### INFORMATION PROVIDED
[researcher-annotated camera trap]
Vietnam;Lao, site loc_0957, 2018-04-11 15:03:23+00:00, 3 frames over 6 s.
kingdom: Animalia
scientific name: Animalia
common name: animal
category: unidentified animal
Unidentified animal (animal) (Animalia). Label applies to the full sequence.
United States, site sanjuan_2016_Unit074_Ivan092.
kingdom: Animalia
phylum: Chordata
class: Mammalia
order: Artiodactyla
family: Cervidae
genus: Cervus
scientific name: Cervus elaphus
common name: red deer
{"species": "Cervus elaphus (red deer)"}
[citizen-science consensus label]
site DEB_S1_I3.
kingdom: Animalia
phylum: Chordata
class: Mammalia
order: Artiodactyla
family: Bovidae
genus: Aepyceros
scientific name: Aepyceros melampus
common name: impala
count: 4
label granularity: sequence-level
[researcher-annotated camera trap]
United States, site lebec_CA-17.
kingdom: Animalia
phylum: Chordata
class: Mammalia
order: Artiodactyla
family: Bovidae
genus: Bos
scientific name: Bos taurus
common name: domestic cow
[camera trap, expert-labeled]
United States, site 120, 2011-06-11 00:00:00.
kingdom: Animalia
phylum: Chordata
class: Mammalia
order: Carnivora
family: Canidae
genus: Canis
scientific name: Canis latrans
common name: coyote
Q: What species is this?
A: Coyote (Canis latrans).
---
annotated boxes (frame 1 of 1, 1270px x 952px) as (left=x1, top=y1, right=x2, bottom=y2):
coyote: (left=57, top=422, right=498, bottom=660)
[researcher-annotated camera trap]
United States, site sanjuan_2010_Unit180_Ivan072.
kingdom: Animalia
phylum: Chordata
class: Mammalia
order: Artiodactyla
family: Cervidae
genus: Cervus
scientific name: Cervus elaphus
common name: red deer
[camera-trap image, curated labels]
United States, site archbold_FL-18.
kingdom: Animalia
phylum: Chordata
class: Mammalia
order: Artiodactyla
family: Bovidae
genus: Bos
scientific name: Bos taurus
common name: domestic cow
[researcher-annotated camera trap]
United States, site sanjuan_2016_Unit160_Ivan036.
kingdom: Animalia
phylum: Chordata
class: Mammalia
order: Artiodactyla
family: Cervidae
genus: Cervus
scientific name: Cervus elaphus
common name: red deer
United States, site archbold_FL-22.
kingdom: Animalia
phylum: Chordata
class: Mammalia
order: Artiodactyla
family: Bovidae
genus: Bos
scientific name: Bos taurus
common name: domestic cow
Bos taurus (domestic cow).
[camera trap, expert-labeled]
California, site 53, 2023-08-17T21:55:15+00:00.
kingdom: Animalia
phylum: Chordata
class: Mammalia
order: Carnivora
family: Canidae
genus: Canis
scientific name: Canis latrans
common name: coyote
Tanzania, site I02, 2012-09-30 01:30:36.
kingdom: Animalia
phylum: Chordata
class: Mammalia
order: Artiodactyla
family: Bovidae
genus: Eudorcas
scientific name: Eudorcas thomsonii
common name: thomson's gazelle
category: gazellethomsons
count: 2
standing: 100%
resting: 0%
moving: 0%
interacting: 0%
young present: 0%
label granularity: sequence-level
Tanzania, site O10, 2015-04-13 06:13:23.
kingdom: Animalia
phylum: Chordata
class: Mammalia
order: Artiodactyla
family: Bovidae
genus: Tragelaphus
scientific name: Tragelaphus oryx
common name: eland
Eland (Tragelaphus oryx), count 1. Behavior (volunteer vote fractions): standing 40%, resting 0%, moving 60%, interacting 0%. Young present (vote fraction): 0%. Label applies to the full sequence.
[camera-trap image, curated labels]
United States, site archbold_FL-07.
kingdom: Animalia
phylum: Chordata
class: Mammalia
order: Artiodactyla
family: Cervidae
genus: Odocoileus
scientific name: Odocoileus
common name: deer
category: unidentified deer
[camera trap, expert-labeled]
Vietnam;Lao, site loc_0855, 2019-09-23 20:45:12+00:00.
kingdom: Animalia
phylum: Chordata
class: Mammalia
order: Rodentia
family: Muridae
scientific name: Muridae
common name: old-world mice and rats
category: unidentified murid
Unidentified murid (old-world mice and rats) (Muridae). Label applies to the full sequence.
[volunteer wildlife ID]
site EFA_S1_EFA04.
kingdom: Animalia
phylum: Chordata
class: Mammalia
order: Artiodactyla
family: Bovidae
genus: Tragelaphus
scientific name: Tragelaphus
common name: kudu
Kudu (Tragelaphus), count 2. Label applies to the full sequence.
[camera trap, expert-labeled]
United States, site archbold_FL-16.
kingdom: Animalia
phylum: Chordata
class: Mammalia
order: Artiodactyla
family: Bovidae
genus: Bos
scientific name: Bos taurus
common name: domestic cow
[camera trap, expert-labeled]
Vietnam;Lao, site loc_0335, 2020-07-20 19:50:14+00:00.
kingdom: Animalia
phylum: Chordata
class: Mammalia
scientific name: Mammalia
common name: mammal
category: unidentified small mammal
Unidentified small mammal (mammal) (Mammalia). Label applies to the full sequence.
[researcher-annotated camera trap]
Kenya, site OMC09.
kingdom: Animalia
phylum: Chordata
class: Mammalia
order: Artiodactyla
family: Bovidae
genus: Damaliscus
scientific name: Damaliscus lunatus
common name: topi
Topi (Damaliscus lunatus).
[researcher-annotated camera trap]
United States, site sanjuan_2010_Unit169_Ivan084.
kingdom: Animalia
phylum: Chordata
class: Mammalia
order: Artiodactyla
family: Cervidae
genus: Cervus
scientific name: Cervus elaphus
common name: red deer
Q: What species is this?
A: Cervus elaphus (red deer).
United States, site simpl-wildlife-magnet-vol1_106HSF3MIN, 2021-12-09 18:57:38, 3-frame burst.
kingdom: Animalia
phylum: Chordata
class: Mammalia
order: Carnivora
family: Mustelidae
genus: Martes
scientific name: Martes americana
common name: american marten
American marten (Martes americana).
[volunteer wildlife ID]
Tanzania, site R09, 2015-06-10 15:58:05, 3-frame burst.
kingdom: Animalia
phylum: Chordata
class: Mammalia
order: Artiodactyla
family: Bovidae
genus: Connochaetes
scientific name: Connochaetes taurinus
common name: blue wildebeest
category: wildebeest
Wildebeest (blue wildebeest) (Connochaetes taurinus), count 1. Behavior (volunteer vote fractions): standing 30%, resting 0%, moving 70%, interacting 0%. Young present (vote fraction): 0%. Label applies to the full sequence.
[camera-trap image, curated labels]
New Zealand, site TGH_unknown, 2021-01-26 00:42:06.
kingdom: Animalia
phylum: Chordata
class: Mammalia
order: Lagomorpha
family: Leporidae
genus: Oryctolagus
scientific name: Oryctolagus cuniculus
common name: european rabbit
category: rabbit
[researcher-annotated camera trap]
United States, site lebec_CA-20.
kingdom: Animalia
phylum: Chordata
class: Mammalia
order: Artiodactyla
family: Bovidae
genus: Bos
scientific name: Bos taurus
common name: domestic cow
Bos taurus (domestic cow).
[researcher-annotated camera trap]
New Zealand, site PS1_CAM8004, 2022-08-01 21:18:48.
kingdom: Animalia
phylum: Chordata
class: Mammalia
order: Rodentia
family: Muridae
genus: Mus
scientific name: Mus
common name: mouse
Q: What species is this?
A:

### WORK TO COMPLETE
Please make an exact copy of the entries, down to the last character.

### ANSWER BOX
[researcher-annotated camera trap]
Vietnam;Lao, site loc_0957, 2018-04-11 15:03:23+00:00, 3 frames over 6 s.
kingdom: Animalia
scientific name: Animalia
common name: animal
category: unidentified animal
Unidentified animal (animal) (Animalia). Label applies to the full sequence.
United States, site sanjuan_2016_Unit074_Ivan092.
kingdom: Animalia
phylum: Chordata
class: Mammalia
order: Artiodactyla
family: Cervidae
genus: Cervus
scientific name: Cervus elaphus
common name: red deer
{"species": "Cervus elaphus (red deer)"}
[citizen-science consensus label]
site DEB_S1_I3.
kingdom: Animalia
phylum: Chordata
class: Mammalia
order: Artiodactyla
family: Bovidae
genus: Aepyceros
scientific name: Aepyceros melampus
common name: impala
count: 4
label granularity: sequence-level
[researcher-annotated camera trap]
United States, site lebec_CA-17.
kingdom: Animalia
phylum: Chordata
class: Mammalia
order: Artiodactyla
family: Bovidae
genus: Bos
scientific name: Bos taurus
common name: domestic cow
[camera trap, expert-labeled]
United States, site 120, 2011-06-11 00:00:00.
kingdom: Animalia
phylum: Chordata
class: Mammalia
order: Carnivora
family: Canidae
genus: Canis
scientific name: Canis latrans
common name: coyote
Q: What species is this?
A: Coyote (Canis latrans).
---
annotated boxes (frame 1 of 1, 1270px x 952px) as (left=x1, top=y1, right=x2, bottom=y2):
coyote: (left=57, top=422, right=498, bottom=660)
[researcher-annotated camera trap]
United States, site sanjuan_2010_Unit180_Ivan072.
kingdom: Animalia
phylum: Chordata
class: Mammalia
order: Artiodactyla
family: Cervidae
genus: Cervus
scientific name: Cervus elaphus
common name: red deer
[camera-trap image, curated labels]
United States, site archbold_FL-18.
kingdom: Animalia
phylum: Chordata
class: Mammalia
order: Artiodactyla
family: Bovidae
genus: Bos
scientific name: Bos taurus
common name: domestic cow
[researcher-annotated camera trap]
United States, site sanjuan_2016_Unit160_Ivan036.
kingdom: Animalia
phylum: Chordata
class: Mammalia
order: Artiodactyla
family: Cervidae
genus: Cervus
scientific name: Cervus elaphus
common name: red deer
United States, site archbold_FL-22.
kingdom: Animalia
phylum: Chordata
class: Mammalia
order: Artiodactyla
family: Bovidae
genus: Bos
scientific name: Bos taurus
common name: domestic cow
Bos taurus (domestic cow).
[camera trap, expert-labeled]
California, site 53, 2023-08-17T21:55:15+00:00.
kingdom: Animalia
phylum: Chordata
class: Mammalia
order: Carnivora
family: Canidae
genus: Canis
scientific name: Canis latrans
common name: coyote
Tanzania, site I02, 2012-09-30 01:30:36.
kingdom: Animalia
phylum: Chordata
class: Mammalia
order: Artiodactyla
family: Bovidae
genus: Eudorcas
scientific name: Eudorcas thomsonii
common name: thomson's gazelle
category: gazellethomsons
count: 2
standing: 100%
resting: 0%
moving: 0%
interacting: 0%
young present: 0%
label granularity: sequence-level
Tanzania, site O10, 2015-04-13 06:13:23.
kingdom: Animalia
phylum: Chordata
class: Mammalia
order: Artiodactyla
family: Bovidae
genus: Tragelaphus
scientific name: Tragelaphus oryx
common name: eland
Eland (Tragelaphus oryx), count 1. Behavior (volunteer vote fractions): standing 40%, resting 0%, moving 60%, interacting 0%. Young present (vote fraction): 0%. Label applies to the full sequence.
[camera-trap image, curated labels]
United States, site archbold_FL-07.
kingdom: Animalia
phylum: Chordata
class: Mammalia
order: Artiodactyla
family: Cervidae
genus: Odocoileus
scientific name: Odocoileus
common name: deer
category: unidentified deer
[camera trap, expert-labeled]
Vietnam;Lao, site loc_0855, 2019-09-23 20:45:12+00:00.
kingdom: Animalia
phylum: Chordata
class: Mammalia
order: Rodentia
family: Muridae
scientific name: Muridae
common name: old-world mice and rats
category: unidentified murid
Unidentified murid (old-world mice and rats) (Muridae). Label applies to the full sequence.
[volunteer wildlife ID]
site EFA_S1_EFA04.
kingdom: Animalia
phylum: Chordata
class: Mammalia
order: Artiodactyla
family: Bovidae
genus: Tragelaphus
scientific name: Tragelaphus
common name: kudu
Kudu (Tragelaphus), count 2. Label applies to the full sequence.
[camera trap, expert-labeled]
United States, site archbold_FL-16.
kingdom: Animalia
phylum: Chordata
class: Mammalia
order: Artiodactyla
family: Bovidae
genus: Bos
scientific name: Bos taurus
common name: domestic cow
[camera trap, expert-labeled]
Vietnam;Lao, site loc_0335, 2020-07-20 19:50:14+00:00.
kingdom: Animalia
phylum: Chordata
class: Mammalia
scientific name: Mammalia
common name: mammal
category: unidentified small mammal
Unidentified small mammal (mammal) (Mammalia). Label applies to the full sequence.
[researcher-annotated camera trap]
Kenya, site OMC09.
kingdom: Animalia
phylum: Chordata
class: Mammalia
order: Artiodactyla
family: Bovidae
genus: Damaliscus
scientific name: Damaliscus lunatus
common name: topi
Topi (Damaliscus lunatus).
[researcher-annotated camera trap]
United States, site sanjuan_2010_Unit169_Ivan084.
kingdom: Animalia
phylum: Chordata
class: Mammalia
order: Artiodactyla
family: Cervidae
genus: Cervus
scientific name: Cervus elaphus
common name: red deer
Q: What species is this?
A: Cervus elaphus (red deer).
United States, site simpl-wildlife-magnet-vol1_106HSF3MIN, 2021-12-09 18:57:38, 3-frame burst.
kingdom: Animalia
phylum: Chordata
class: Mammalia
order: Carnivora
family: Mustelidae
genus: Martes
scientific name: Martes americana
common name: american marten
American marten (Martes americana).
[volunteer wildlife ID]
Tanzania, site R09, 2015-06-10 15:58:05, 3-frame burst.
kingdom: Animalia
phylum: Chordata
class: Mammalia
order: Artiodactyla
family: Bovidae
genus: Connochaetes
scientific name: Connochaetes taurinus
common name: blue wildebeest
category: wildebeest
Wildebeest (blue wildebeest) (Connochaetes taurinus), count 1. Behavior (volunteer vote fractions): standing 30%, resting 0%, moving 70%, interacting 0%. Young present (vote fraction): 0%. Label applies to the full sequence.
[camera-trap image, curated labels]
New Zealand, site TGH_unknown, 2021-01-26 00:42:06.
kingdom: Animalia
phylum: Chordata
class: Mammalia
order: Lagomorpha
family: Leporidae
genus: Oryctolagus
scientific name: Oryctolagus cuniculus
common name: european rabbit
category: rabbit
[researcher-annotated camera trap]
United States, site lebec_CA-20.
kingdom: Animalia
phylum: Chordata
class: Mammalia
order: Artiodactyla
family: Bovidae
genus: Bos
scientific name: Bos taurus
common name: domestic cow
Bos taurus (domestic cow).
[researcher-annotated camera trap]
New Zealand, site PS1_CAM8004, 2022-08-01 21:18:48.
kingdom: Animalia
phylum: Chordata
class: Mammalia
order: Rodentia
family: Muridae
genus: Mus
scientific name: Mus
common name: mouse
Q: What species is this?
A:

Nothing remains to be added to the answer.